PROBLEM TO SOLVE — Render every line of the entries below as a numbered list, skipping blank lines and leaving the pictures out of your answer.

PROVIDED RECORDS —
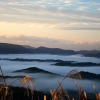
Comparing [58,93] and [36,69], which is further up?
[58,93]

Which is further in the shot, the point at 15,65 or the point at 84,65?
the point at 84,65

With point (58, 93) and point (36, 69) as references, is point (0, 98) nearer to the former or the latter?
point (58, 93)

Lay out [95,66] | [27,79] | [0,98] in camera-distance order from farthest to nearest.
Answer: [95,66]
[0,98]
[27,79]

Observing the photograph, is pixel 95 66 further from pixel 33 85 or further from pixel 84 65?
pixel 33 85

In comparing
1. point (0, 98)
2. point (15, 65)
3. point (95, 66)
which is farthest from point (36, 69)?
point (0, 98)

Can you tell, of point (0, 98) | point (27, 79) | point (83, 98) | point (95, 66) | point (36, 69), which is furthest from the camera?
point (95, 66)

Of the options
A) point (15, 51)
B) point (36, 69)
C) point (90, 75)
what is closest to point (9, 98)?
point (90, 75)

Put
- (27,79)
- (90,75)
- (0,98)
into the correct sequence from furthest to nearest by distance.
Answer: (90,75) → (0,98) → (27,79)

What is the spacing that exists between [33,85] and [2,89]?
426 millimetres

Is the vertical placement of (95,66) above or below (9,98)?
below

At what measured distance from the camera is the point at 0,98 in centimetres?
429

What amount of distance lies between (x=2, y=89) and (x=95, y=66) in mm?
191300

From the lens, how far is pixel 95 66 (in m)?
193

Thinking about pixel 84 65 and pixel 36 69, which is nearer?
pixel 36 69
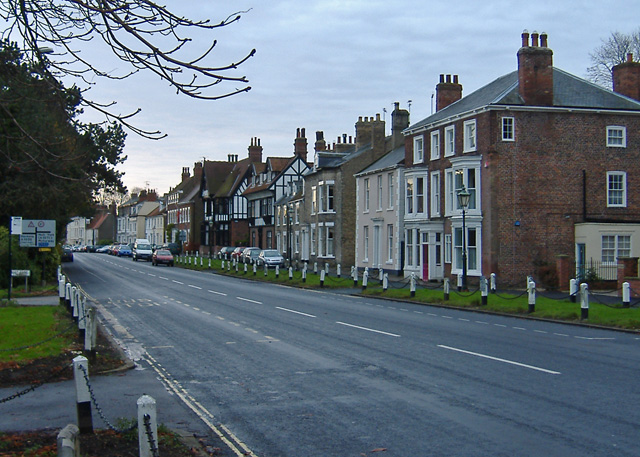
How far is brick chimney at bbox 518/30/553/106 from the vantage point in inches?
1419

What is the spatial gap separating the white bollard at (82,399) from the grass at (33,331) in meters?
5.89

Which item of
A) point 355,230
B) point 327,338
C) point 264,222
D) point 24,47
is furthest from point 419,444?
point 264,222

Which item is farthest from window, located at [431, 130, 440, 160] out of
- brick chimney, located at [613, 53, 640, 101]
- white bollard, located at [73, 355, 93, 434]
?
white bollard, located at [73, 355, 93, 434]

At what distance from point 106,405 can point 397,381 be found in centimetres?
→ 431

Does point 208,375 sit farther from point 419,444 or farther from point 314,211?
point 314,211

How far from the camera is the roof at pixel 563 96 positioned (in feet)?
118

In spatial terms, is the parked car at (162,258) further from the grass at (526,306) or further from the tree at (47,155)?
the grass at (526,306)

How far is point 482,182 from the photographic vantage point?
3634 centimetres

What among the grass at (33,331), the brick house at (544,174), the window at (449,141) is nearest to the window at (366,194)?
the window at (449,141)

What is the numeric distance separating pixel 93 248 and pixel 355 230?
8342 cm

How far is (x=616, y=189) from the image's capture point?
36.9m

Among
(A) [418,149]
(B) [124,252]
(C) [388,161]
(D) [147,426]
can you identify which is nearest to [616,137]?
(A) [418,149]

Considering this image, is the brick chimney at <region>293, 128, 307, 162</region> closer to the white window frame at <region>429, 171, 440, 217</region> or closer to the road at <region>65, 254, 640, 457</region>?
the white window frame at <region>429, 171, 440, 217</region>

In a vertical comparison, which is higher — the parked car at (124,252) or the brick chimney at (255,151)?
the brick chimney at (255,151)
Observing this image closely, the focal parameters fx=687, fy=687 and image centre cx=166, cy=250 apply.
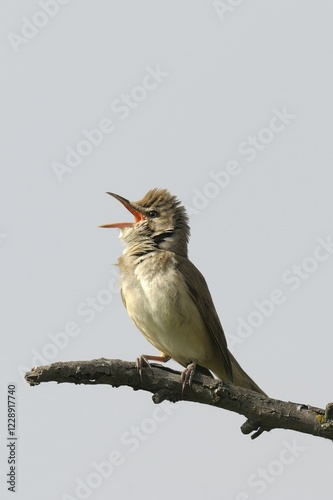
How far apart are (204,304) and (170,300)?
51 cm

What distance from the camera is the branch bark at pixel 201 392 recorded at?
4625mm

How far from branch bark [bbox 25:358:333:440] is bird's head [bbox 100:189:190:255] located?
2.05 metres

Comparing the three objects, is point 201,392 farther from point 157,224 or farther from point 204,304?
point 157,224

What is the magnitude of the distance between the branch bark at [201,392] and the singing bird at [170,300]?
1.07m

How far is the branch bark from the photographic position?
4625 mm

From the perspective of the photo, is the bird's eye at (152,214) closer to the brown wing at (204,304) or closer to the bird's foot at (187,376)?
the brown wing at (204,304)

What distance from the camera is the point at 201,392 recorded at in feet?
16.9

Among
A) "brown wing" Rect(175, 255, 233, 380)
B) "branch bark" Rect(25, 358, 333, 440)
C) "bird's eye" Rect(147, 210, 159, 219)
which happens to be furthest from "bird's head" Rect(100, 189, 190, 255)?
"branch bark" Rect(25, 358, 333, 440)

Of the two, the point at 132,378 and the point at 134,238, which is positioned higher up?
the point at 134,238

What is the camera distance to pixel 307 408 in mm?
4801

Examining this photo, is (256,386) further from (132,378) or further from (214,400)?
(132,378)

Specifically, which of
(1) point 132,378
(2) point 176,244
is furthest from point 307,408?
(2) point 176,244

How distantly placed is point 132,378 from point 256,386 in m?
2.32

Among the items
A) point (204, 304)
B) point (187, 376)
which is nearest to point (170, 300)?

THE COMPLETED TASK —
1. Comparing [58,93] and [36,69], which is further up?
2. [58,93]
3. Which is further in the shot, the point at 15,65 or the point at 84,65?
4. the point at 84,65
5. With point (58, 93) and point (36, 69) as references, is point (0, 98) nearer to the former or the latter?
6. point (58, 93)
7. Lay out [95,66] | [27,79] | [0,98] in camera-distance order from farthest to nearest.
8. Answer: [95,66]
9. [0,98]
10. [27,79]
11. Observing the photograph, is pixel 95 66 further from pixel 33 85 or further from pixel 84 65?
12. pixel 33 85
13. In comparing
14. 1. point (0, 98)
15. 2. point (15, 65)
16. 3. point (95, 66)
17. which is farthest from point (36, 69)?
18. point (0, 98)
19. Can you tell, of point (0, 98) | point (27, 79) | point (83, 98) | point (95, 66) | point (36, 69), which is furthest from the camera?
20. point (95, 66)
21. Of the options
22. A) point (15, 51)
23. B) point (36, 69)
24. C) point (90, 75)
25. what is closest to point (9, 98)?
26. point (90, 75)
27. Put
28. - (27,79)
29. - (90,75)
30. - (0,98)
31. into the correct sequence from furthest to nearest by distance.
32. Answer: (90,75) → (0,98) → (27,79)
33. What is the spacing that exists between [33,85] and [2,89]?
34. 426 millimetres
35. Is the vertical placement of (95,66) above or below (9,98)?
36. below
37. At what measured distance from the camera is the point at 0,98 in centimetres?
38. 429
39. What amount of distance lies between (x=2, y=89) and (x=95, y=66) in mm?
40. 191300
41. From the lens, how far is pixel 95 66 (in m)?
42. 193
43. Thinking about pixel 84 65 and pixel 36 69, which is nearer?
44. pixel 36 69
45. How far is brick chimney at bbox 518/30/553/106 from the vantage point in inches?
46. 1419
47. What is the spatial gap separating the white bollard at (82,399) from the grass at (33,331) in meters?
48. 5.89
49. Which item of
50. A) point 355,230
51. B) point 327,338
52. C) point 264,222
53. D) point 24,47
54. is furthest from point 419,444?
55. point 264,222
56. Which item is farthest from window, located at [431, 130, 440, 160] out of
57. - brick chimney, located at [613, 53, 640, 101]
58. - white bollard, located at [73, 355, 93, 434]
59. ?
60. white bollard, located at [73, 355, 93, 434]
61. At what distance from point 106,405 can point 397,381 be found in centimetres?
62. → 431
63. Does point 208,375 sit farther from point 419,444 or farther from point 314,211?
64. point 314,211
65. How far from the camera is the roof at pixel 563 96 positioned (in feet)?
66. 118
67. In spatial terms, is the parked car at (162,258) further from the grass at (526,306) or further from the tree at (47,155)?
68. the grass at (526,306)
69. How far is point 482,182 from the photographic vantage point?
70. 3634 centimetres
71. What among the grass at (33,331), the brick house at (544,174), the window at (449,141) is nearest to the window at (366,194)?
72. the window at (449,141)
73. What is the numeric distance separating pixel 93 248 and pixel 355 230?
74. 8342 cm
75. How far is (x=616, y=189) from the image's capture point?
76. 36.9m
77. Among
78. (A) [418,149]
79. (B) [124,252]
80. (C) [388,161]
81. (D) [147,426]
82. can you identify which is nearest to [616,137]?
83. (A) [418,149]
84. Considering this image, is the brick chimney at <region>293, 128, 307, 162</region> closer to the white window frame at <region>429, 171, 440, 217</region> or closer to the road at <region>65, 254, 640, 457</region>?
85. the white window frame at <region>429, 171, 440, 217</region>
86. In a vertical comparison, which is higher — the parked car at (124,252) or the brick chimney at (255,151)?
87. the brick chimney at (255,151)
88. Observing this image closely, the focal parameters fx=687, fy=687 and image centre cx=166, cy=250 apply.
89. How far apart are (204,304) and (170,300)?
90. 51 cm
91. What distance from the camera is the branch bark at pixel 201 392 recorded at?
92. 4625mm
93. How far from branch bark [bbox 25:358:333:440] is bird's head [bbox 100:189:190:255] located?
94. 2.05 metres
95. Comparing the three objects, is point 201,392 farther from point 157,224 or farther from point 204,304?
96. point 157,224
97. What is the magnitude of the distance between the branch bark at [201,392] and the singing bird at [170,300]?
98. 1.07m
99. How far is the branch bark from the photographic position?
100. 4625 mm
101. From the perspective of the photo, is the bird's eye at (152,214) closer to the brown wing at (204,304) or closer to the bird's foot at (187,376)?
102. the brown wing at (204,304)
103. What distance from the camera is the point at 201,392 recorded at in feet?
104. 16.9
105. Among
106. A) "brown wing" Rect(175, 255, 233, 380)
107. B) "branch bark" Rect(25, 358, 333, 440)
108. C) "bird's eye" Rect(147, 210, 159, 219)
109. which happens to be furthest from "bird's head" Rect(100, 189, 190, 255)?
110. "branch bark" Rect(25, 358, 333, 440)
111. Of the two, the point at 132,378 and the point at 134,238, which is positioned higher up?
112. the point at 134,238
113. What is the camera distance to pixel 307 408 in mm?
114. 4801
115. Examining this photo, is (256,386) further from (132,378) or further from (214,400)?
116. (132,378)
117. Specifically, which of
118. (1) point 132,378
119. (2) point 176,244
120. is furthest from point 307,408?
121. (2) point 176,244
122. How distantly placed is point 132,378 from point 256,386 in m?
123. 2.32
124. Among the items
125. A) point (204, 304)
126. B) point (187, 376)
127. which is nearest to point (170, 300)?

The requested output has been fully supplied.